With My Virtual Model at LaneBryant.com, shoppers can fit more than 3,000 outfits online. Customers who create a model receive a 10% off coupon. LaneBryant.com is not an e-commerce site, but rather a shopping site that drives traffic to the company’s 650 stores.

A web agent

The future possibilities for My Virtual Model are endless, Guay believes. “We can add intelligence to the model, maybe even speech recognition,” she says. Further, the model could become a shopping agent. “It could represent you, keep your interests in mind,” she says. “It could gather information and prepare it in advance for you.” Such a model possibly would reside at a portal and view sites seeking beauty, entertainment or other information. Further, it could hold health statistics or security information about its owner, thus becoming a true virtual representation of the person on the web.

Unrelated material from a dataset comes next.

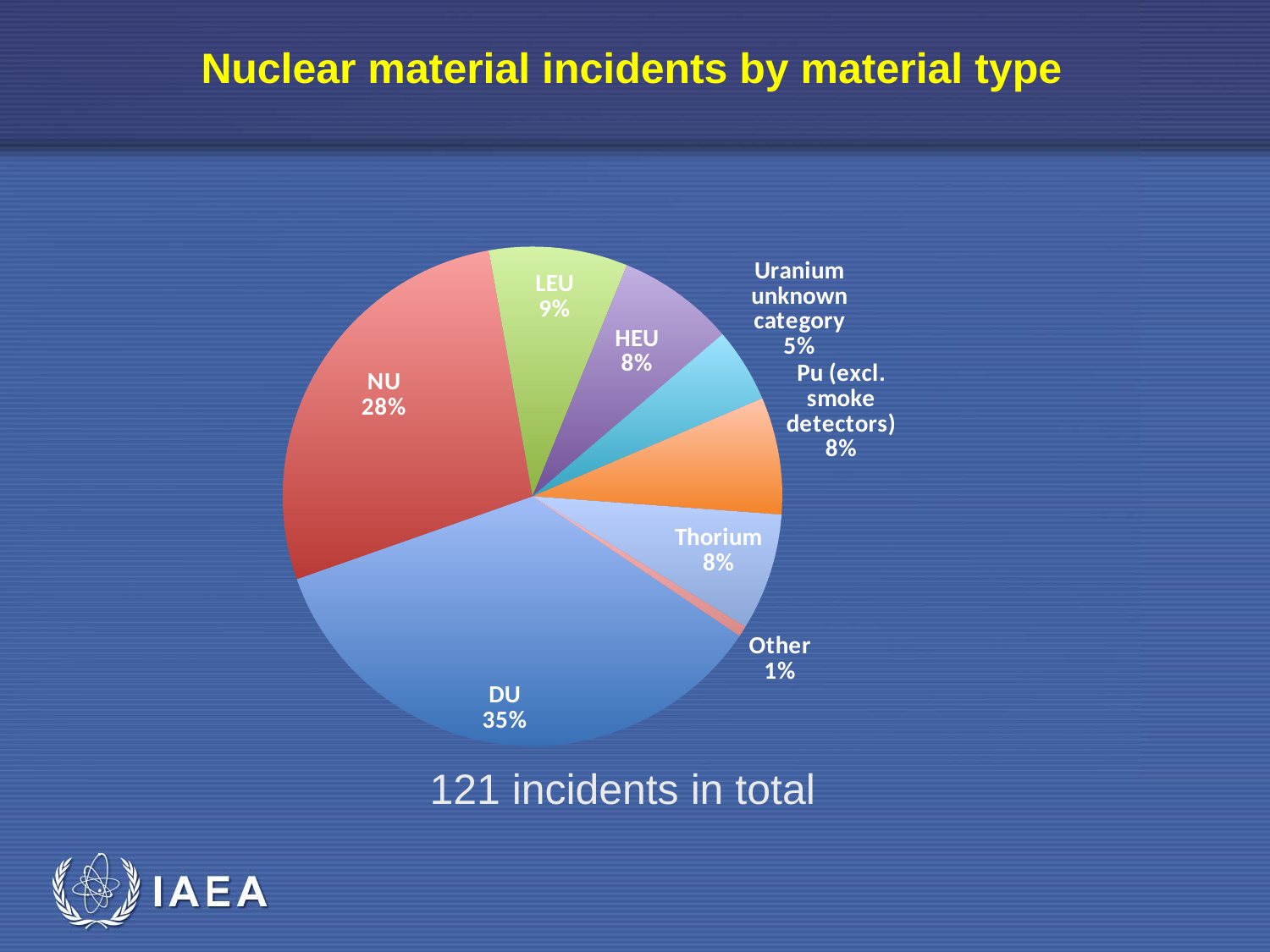
How many material type categories are shown in the pie chart? 8 What kind of chart is shown on the slide? pie chart Which material type accounts for the smallest share of incidents? Other What share of incidents is labelled Other? 1% What share of nuclear material incidents involved DU? 35% What share of incidents involved Uranium unknown category? 5% What is the difference in percentage points between the DU and NU shares? 7 Which material type accounts for the largest share of incidents? DU Which has a larger share of incidents, LEU or HEU? LEU How many incidents in total does the slide say the chart covers? 121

Consumers also are starting to look at My Virtual Model as a utility, Shtern says. “Users tell us they are looking for more places to use the model,” he says. “It’s like a Visa card. They wonder why they can’t just use it everywhere.”

The future of My Virtual Model, to a large extent, is in the hands of the consumers who use it to create themselves online. Ands Guay believes that My Virtual Model has usability beyond simply a clothes-fitting device. “A very important component of My Virtual Model is the user,” Guay says. “The users create models of themselves and then play a high-tech game of dress-up. In doing so, they discover themselves, who they are.”

Once they’ve done that, Guay sees the model as a way for people to express themselves on the web. The model could represent different aspects of the owner depending on where it is being used, presenting one image when in a chat room and another when dealing with an organization. In fact, that notion ties back to Guay’s interest in acting. “Like an actor, it could have multiple personalities,” she says.

Even several generations from today’s models that show shoppers how certain clothes fit at LandsEnd.com or LaneBryant.com, that’s a real load to be placing on the shoulders of fitting-room technology.